If you have anything like that on your site, that’s what you must improve. With that in mind, what is the next step?

How to optimize your site for the Helpful Content Update

Let’s start with what you shouldn’t do: wait until you get hit by the update. You can take preemptive measures right now to soften the impact – if it comes. And if it does come, you will find it much easier to deal with.

Since the goal is to raise the quality of your site’s content, two obvious actions come to mind:

  1. Improve what you have;
  2. Delete the pages you may deem unnecessary.

But the catch is, this is a site-wide update. At the moment, there’s no telling just how much low-quality content is enough to tank your rankings. The most bothersome scenario may call for a full content revision on your site.

And if your page count is in triple digits or higher, then I can hear you groan from way over there. Do you see now why it’s better to start early?
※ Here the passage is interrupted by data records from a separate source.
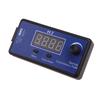 HJ Digital Servo Tester   ESC Consistency Tester for RC Helicopter Airplane Car(Servo Tester,ESC Consistency Tester,RC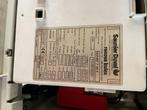 Bulex Isofast F28E Renova Saunier Duval, Doe-het-zelf en Bouw, Chauffageketels en Boilers, Ophalen, Gebruikt, Aardgas, Boiler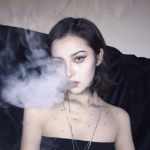 网图女生头像霸气拽,展现独特魅力的视觉盛宴”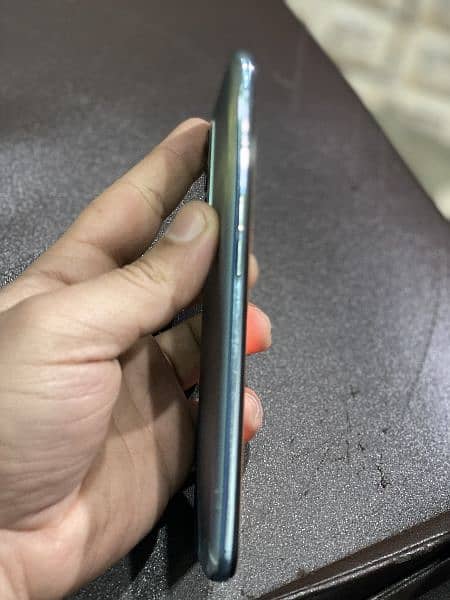 oppo reno 6 3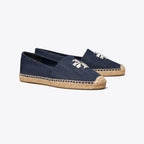 Tory Burch Eleanor Espadrille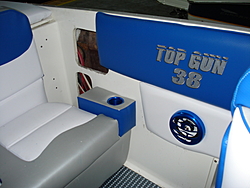 38 Top Gun Project-dsc00220.jpg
All right, the task is to find low-quality content on your site. Where are the easiest places to look?

  • Pages with a low word count.

Google has stated they don’t have a preferred word count. However, more often than not, you will need more words rather than fewer to explore a topic well. The tricky part is bringing up the word counts for all of your pages to help you find the offenders.

If you made your site in WordPress, there are plugins for that, such as WP Word Count. Alternatively, Screaming Frog can do it.

  • Pages with low Google rankings.

These are way easier to find.

Open the Top Pages report in WebCEO and click on the Avg. position column to sort it in descending order. All your lowest ranking content will appear at the top of the table, with a delta displaying recent changes.

In other words: if a page has lost rankings after the Helpful Content Update, it might be just what you are looking for. If it isn’t, keep digging through the table and through the pages.

  • Pages with high Google rankings.

Surprise! Well, not really. Site rankings are a fluid thing, and even the best content doesn’t stay on SERP #1 forever. Your competitors are working hard to make sure of that.

Once again in the Top Pages report, sort the Avg. position column in the ascending order. Visit your top ranking pages and see if their content could be improved in any way. Most likely it can. At least you know you won’t have to delete those pages.

Wrapping up

The Helpful Content Update has only just finished rolling out. We won’t see its full effects until some time passes – weeks, or maybe months. However, Google is pretty clear about what it wants from websites and their content, and it all boils down to two simple points:

  1. Deepen your expertise;
  2. Go all out when you write.

What can you learn today? What can you do on your site today? It’s all up to you!